With Roja he jumped into film music full time thereby revolutionizing the business for the better. His film albums have all been chart busters like Hum Se Hai Muqabla, Bombay, Hindustani, Duet, Sapnay etc. In 1997, he came out with his maiden non-film music album Vande Mataram, commemorating 50 years of Indian Independence. The album was a super hit and was acknowledged far and wide. But it was Dil Se, Mani Ratnam's first Hindi movie that hurled Rahman onto the international scene. Dil Se's soundtrack became phenomenally popular worldwide that due to its courtesy it was the first Indian film to enter the UK Top Ten. The legendary musician Sir Andrew Lloyd Weber was more than impressed with Rahman's musical endowments and wished to work with the young whiz kid and thus was born the illustrious musical play Bombay Dreams, supported by the acclaimed director Shekhar Kapoor. Rahman has also composed music for a Chinese film titled Tian Di Xiong (Warrior Of Heaven And Earth), directed by He Peng.
Rahman never did Hindi films quite often but since Subhash Ghai's TAAL, he has concentrated on more and more Bollywood flicks. Off late he has been scoring music for a lot of historical endeavors that includes the Oscar nominated Lagaan and last year's much hyped Mangal Pandey: The Rising. But he has now diverted to other genres.

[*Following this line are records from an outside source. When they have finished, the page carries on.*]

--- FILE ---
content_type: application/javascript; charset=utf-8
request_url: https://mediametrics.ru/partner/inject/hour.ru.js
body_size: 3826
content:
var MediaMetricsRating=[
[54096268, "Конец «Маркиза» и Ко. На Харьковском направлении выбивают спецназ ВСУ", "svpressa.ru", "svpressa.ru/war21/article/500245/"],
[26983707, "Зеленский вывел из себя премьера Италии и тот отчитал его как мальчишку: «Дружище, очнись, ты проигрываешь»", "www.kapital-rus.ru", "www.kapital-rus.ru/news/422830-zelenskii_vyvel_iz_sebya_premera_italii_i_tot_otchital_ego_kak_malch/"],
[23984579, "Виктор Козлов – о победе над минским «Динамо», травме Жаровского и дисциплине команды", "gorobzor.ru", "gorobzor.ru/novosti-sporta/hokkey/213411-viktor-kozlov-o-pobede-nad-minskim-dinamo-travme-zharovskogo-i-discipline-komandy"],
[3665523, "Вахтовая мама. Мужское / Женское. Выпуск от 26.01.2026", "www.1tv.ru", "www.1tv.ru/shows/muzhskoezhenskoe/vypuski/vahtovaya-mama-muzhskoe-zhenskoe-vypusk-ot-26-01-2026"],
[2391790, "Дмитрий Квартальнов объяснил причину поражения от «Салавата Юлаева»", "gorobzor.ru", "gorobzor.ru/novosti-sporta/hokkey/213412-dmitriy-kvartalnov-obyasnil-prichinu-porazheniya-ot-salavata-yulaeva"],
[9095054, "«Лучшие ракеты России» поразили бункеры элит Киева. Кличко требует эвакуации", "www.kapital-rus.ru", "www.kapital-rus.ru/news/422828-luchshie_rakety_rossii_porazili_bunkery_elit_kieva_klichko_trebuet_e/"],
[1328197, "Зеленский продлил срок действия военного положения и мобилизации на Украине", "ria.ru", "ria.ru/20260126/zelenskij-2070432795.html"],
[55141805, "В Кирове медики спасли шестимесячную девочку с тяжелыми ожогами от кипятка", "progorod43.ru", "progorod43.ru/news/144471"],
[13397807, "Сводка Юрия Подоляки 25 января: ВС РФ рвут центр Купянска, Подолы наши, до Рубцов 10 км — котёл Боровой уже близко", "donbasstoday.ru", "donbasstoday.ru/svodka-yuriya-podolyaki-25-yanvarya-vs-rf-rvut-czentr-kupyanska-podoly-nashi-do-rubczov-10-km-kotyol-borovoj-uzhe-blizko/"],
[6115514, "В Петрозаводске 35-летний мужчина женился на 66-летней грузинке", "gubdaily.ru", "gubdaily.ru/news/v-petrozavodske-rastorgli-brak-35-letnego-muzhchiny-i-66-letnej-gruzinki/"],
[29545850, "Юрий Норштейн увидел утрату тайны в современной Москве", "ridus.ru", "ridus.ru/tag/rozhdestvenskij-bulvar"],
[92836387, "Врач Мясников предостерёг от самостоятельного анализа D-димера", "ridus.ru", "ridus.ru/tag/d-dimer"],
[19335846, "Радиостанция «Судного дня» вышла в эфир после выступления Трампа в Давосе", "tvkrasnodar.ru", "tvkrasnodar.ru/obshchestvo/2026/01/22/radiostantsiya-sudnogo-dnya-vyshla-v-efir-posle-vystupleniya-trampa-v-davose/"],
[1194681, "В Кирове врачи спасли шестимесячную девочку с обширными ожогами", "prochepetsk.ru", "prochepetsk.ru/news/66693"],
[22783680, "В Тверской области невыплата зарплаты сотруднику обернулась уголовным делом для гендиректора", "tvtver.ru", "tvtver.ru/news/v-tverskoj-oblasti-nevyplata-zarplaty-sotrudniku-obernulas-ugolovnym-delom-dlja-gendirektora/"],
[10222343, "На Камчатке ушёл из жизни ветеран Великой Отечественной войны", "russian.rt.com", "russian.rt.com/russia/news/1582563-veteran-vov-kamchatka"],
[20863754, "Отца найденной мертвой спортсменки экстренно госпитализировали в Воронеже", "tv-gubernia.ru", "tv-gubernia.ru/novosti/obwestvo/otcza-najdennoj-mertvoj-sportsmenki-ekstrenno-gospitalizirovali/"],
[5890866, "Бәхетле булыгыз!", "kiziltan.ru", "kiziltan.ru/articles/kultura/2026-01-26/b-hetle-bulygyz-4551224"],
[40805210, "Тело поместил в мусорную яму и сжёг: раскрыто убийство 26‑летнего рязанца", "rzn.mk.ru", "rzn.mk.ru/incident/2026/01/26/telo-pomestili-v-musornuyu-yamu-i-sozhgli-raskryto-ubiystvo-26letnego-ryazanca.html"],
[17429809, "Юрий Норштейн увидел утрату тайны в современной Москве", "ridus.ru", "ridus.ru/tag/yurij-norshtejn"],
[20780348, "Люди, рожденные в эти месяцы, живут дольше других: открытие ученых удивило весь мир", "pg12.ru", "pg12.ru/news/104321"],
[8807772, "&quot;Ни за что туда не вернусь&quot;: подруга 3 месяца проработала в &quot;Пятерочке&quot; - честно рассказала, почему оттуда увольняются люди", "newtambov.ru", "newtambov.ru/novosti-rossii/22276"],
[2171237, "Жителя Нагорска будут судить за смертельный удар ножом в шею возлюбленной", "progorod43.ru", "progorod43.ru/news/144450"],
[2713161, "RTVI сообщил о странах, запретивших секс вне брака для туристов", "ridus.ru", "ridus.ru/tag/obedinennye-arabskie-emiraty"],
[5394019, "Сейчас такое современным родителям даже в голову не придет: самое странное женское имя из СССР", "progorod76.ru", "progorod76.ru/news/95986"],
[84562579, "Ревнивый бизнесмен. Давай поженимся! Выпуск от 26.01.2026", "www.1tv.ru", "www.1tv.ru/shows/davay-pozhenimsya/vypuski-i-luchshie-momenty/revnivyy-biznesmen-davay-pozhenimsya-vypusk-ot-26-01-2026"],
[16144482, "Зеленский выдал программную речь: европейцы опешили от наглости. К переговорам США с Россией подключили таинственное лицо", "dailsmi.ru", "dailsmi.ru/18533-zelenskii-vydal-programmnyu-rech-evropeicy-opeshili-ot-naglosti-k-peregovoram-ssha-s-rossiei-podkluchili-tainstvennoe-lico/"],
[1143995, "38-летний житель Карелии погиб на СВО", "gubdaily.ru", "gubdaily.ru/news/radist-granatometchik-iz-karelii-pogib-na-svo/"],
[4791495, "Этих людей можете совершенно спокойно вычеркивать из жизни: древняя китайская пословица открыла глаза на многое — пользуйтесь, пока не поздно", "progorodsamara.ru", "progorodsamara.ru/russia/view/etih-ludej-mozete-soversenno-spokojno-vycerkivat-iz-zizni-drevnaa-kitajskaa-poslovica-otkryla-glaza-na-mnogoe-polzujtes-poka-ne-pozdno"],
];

Rang de Basanti is a youthful movie and the songs are designed to fit the mood of the film and after listening to them one must say that Rahman has done an absolutely terrific job. Rahman had earlier done the music for Rangeela that starred Aamir Khan and Urmila and was directed by Ram Gopal Varma. And then Swades, the soulful rendition of the title song still haunts us and instills that feeling of patriotism. The heartfelt 'Yeh Tara Woh Tara' fetched Udit Narayan a National Award for Best Playback Singer.
AR Rahman today stands tall and is undoubtedly a cut above the rest. The entertainment industry has got highest of regards for this musical prodigy who has single handedly changed the course of Indian film music. His music is listened throughout the length and breadth of this nation even though most of his work is in his native language Tamil. He has been conferred upon every conceivable award on the list including the coveted RD Burman Film Fare Award for musical excellence and also the Tamil Nadu State Award. Rahman is known to be a committed and a thoroughly hard working professional. He is man of few words who lets his work do all the talking. After all the enviable success to his credit he still remains an utterly modest and down-to-earth human being who is most of the time shy and reclusive. But that's how it is; that's what legends are made of.